◆ **TASK LIST**
• A. Decide whether each statement below agrees with the Emmaculate profile, answering yes or no and quoting the deciding words from the profile: (i) Eric Welton has been DJing since the 1990s; (ii) the track 2087 came out on Osunlade's Yoruba Records; (iii) the mix that goes with the piece is number 91 in its series.
• B. Write the next part of the Emmaculate profile, starting right after its final line.

Chicago’s a big city, its musical genius is even larger and the stories of the people behind it can break your heart. But some of the stories can fill them back up, like when a music man is just scrappin’ and manages to finally break through.
This is true of Eric Welton, better known to the record-buying public as Emmaculate. DJing since the ’90s, Emmaculate is not a new name but an incredibly versatile sound spanning several hit records has made people take another look.
It says something when a single producer can make one my favorite acid house tracks and one of my favorite soulful house songs just a year or two apart. Emmaculate did this with the nasty bite of the Chicago squelch tribute record 2087 on Terry Hunter’s T’s Box and then the mesmerizing Isis on Osunlade’s Yoruba Records.
There are a lot of people who don’t have stories behind their songs. They’re loops, and they were released because management was bitching at them to get their ass back out there on the circuit. Emmaculate’s tracks do have stories behind them. They have stories, and they ARE stories — stories that lead into and bleed into one another, like verses into verses and one chapter following another. He sat down to talk about some of them, as well as put together our latest 5 Mag Mix.
Listen: Emmaculate – A 5 Mag Mix #91
Congrats on the success of “Isis.” I saw that was charting very high — what number did that peak at on Traxsource?

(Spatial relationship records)
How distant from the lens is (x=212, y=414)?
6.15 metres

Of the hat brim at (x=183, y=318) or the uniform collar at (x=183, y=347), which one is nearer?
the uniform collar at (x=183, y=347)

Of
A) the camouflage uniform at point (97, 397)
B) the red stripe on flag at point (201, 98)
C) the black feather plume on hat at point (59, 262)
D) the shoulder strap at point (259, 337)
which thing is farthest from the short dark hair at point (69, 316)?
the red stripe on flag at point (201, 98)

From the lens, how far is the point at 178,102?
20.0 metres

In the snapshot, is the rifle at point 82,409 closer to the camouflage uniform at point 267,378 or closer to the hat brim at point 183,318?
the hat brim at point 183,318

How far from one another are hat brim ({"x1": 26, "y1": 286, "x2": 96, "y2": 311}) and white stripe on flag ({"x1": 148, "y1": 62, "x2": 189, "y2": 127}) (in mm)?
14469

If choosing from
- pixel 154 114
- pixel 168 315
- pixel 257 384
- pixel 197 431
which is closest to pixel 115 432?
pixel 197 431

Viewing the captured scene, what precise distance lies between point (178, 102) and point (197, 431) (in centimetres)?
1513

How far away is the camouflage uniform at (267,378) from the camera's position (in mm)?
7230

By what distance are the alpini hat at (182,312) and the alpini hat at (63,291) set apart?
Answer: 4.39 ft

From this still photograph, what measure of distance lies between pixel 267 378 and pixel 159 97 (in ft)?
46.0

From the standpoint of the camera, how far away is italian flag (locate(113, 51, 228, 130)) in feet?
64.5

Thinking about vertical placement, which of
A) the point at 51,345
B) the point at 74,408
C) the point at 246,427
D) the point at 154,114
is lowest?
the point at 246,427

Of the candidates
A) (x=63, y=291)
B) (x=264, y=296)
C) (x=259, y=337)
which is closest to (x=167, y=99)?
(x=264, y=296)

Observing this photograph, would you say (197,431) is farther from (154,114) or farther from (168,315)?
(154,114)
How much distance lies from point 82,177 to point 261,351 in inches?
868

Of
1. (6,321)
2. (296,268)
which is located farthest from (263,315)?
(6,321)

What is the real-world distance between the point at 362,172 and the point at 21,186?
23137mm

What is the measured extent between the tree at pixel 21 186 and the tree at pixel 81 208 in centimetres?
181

◆ **THE RESPONSES**
• A.
(i) Yes: "DJing since the ’90s"
(ii) No: "2087 on Terry Hunter’s T’s Box"
(iii) Yes: "Emmaculate – A 5 Mag Mix #91"

• B.
Thank you very much! The EP as a whole reached #1 overall on the Traxsource singles chart. The Yoruba Soul mix of “Isis” was #1 on the Soulful House chart for over three weeks, and reached the #2 spot overall. My original mix and Terry Hunter’s remix of “Isis” both did very well on the Soulful House chart as well, and the track “Guardians” also charted in Afro House.
You release a lot of your stuff on T’s Box and Terry Hunter’s sublabels. How did this one end up in Osunlade’s hands?
I actually met Osunlade at Mi Casa Holiday back in like 2012. He was very humble & approachable. We stayed in contact mostly through social media over the years, and one day in a text conversation he asked me what I had been working on. I told him about this project I wanted to do named after my disabled daughter, Isis, and my late mother, Alice. My mom was a professional abstract artist, and I wanted to use a painting she did years ago named “Isis Angel” as the cover art — being that she made that as a tribute to my daughter as well. He was all into the idea, so I sent him rough drafts of the tracks. He felt like the project was a great fit for Yoruba Records and offered to put it out. Terry gave me his blessing on it and even offered to do a remix… and there you have it! It was really a blessing to have both of them involved, especially being that this is the first release they’ve ever been a part of together.
Let’s talk about T’s Box then, how did you wind up working for Terry Hunter?
Well, I first met Terry back in around 2002 or so. I was making a name for myself as a producer/DJ in the Chicago hip hop & R&B scene more so, but also was involved with Julius the Mad Thinker and the 3 Degrees crew in house music. Terry has also always had a foot in hip hop & R&B also, so we crossed paths a few times. Chicago is small, as you know. I always had a great respect for him dating back to the first record of his I bought in 1991, “Symphony Of Love.” And, he always showed me respect as an up-and-coming producer.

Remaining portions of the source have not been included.